404 ERROR: The Object is Not Online
From November 11, 2010 until February 13, 2011, the Canadian Centre for Architecture, (CCA) presents the exhibition 404 ERROR: The Object is Not Online, a show that brings together questionably digitized materials with undoubtedly material digital systems.
Using materials from the extensive CCA collection, the exhibition takes an initial look at some limit cases of translation between materials and digital representation to reflect upon this process, and asks questions about the everyday experience of materials and ideas online.
Many museums, like the CCA, are making their collections accessible online and using the web as a new space for interaction. The poignancy of the show comes at a time when a museum – in contrast to the web – is often defined as a place where the physical presence of objects is the rule; where the copy is identified as the exception.

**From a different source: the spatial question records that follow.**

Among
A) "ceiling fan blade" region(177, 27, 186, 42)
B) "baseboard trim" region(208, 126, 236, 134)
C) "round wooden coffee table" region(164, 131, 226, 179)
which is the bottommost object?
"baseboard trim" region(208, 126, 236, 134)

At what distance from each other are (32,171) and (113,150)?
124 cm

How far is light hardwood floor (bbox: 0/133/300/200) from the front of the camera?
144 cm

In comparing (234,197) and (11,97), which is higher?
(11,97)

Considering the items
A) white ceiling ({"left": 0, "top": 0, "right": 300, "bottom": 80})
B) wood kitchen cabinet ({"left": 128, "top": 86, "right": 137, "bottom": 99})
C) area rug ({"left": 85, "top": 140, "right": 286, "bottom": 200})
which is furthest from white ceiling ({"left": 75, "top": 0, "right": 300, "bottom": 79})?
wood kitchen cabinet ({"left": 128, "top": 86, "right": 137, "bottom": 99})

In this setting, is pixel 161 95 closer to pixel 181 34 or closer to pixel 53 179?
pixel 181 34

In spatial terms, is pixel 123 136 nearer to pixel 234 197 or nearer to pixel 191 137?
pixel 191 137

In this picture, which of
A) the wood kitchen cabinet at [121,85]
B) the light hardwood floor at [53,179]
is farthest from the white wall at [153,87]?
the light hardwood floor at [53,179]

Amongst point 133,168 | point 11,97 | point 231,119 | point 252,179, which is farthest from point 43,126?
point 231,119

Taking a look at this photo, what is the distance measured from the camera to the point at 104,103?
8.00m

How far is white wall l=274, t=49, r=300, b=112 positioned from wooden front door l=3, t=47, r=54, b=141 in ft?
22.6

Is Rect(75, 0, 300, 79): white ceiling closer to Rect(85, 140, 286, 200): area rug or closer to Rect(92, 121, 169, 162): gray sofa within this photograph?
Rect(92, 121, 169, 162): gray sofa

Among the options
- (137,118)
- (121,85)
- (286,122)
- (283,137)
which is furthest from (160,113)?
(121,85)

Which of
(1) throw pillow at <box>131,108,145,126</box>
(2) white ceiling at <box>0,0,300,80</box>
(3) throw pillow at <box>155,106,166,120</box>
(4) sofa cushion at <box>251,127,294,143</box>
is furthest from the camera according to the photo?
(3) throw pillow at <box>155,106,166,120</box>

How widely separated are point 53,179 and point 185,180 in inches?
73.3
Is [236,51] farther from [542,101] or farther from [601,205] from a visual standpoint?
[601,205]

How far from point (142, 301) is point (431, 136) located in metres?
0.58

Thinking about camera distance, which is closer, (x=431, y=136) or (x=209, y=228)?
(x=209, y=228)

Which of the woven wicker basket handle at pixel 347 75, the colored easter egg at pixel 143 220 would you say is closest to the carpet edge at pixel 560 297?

It was the inversion of this observation that interested Lev Bratishenko, CCA Senior Web Editor and Curator of the exhibition. “The internet is made of rules, in fact, its structure can only be changed by consensus. Online content abides by these rules, which can shape our understanding of it. This project questions some of our online habits and tries to offer new ways of thinking about the web.”
404 ERROR: The Object is Not Online explores some differences between seemingly limitless cyberspace and the museum, where presence and real space are essential. It draws attention to some patterns that emerge when physical and digital forms are placed side by side: for example texture, smell, weight, flavour and time are flattened together for the screen. Computers appear to instantaneously transform objects into images and meaning into information.
Bratishenko continues: “Given these patterns, it seems appropriate to ask whether technology can be considered merely as a tool; as a way of organizing ideas, or as something that redefines and enables activities that may shape new ways of thinking. Considered this way, its exploration and evaluation takes on a new urgency.”
For this exhibition, Bratishenko will be accessible from the gallery space by chat at www.cca.qc.ca/* and by phone between 2:00pm and 5:00pm on Thursdays to discuss the exhibition with visitors and online users. For a short time the curator becomes a tangible reality, rather than a behind-the-scenes programmer.
Commenting on the exhibition, Mirko Zardini, CCA Director and Chief Curator said: “This exhibition, while extending the research-based experimental approach synonymous with the CCA, reflects upon a very engaging issue that is currently emerging within the field of architecture and beyond. At a time when content is being readily curated and thrust online by research institutions like the CCA, this exhibition draws attention to the importance of a certain intrinsic value that is present in both the online and the physical worlds.”
Presented in the CCA’s Octagonal Gallery and the Anteroom, the exhibition presents more than 40 objects from the CCA collection and content from the CCA’s own website. The show includes material from the archives of several architects including Peter Eisenman, John Hejduk, Greg Lynn, Aldo Rossi, Bruno Taut and Larry Richards.
Inside the Octagonal Gallery, visitors encounter a representation of the online world and witness online users interacting with objects on the table. Online users see live video of visitors in the gallery interacting with the same objects. The web and gallery meet on the table. The website is a live video feed from the gallery, it tracks the mouse cursors of online visitors and projects them onto the table where they are seen by real visitors.
In the Anteroom, the exhibition continues by looking at the materials of electronic systems including the building design and wires that carry information, and the conceptual design of data structures. There is a variety of content on display including books, prints drawings and photographs. The show includes both the smallest and largest objects from CCA’s collection and also includes a purpose-built machine for playing with a copy of one of the rarest objects in the collection.
The design of the exhibition and website were developed in collaboration with New York-based interactive and graphic designers, Rumors. www.rumors-studio.com
Lev Bratishenko is a writer, curator, and opera critic. He holds a degree in the History of Art from Yale University, and has written articles in magazines such as Mark and Cabinet. He is Senior Web Editor at the Canadian Centre for Architecture, where he has collaborated on exhibitions and publications including 1973: Sorry, Out of Gas, Actions: What You Can Do with The City, Speed Limits, Intermission: Films From a Heroic Future, and Journeys: How Travelling Fruit, Ideas and Buildings Rearrange our Environment.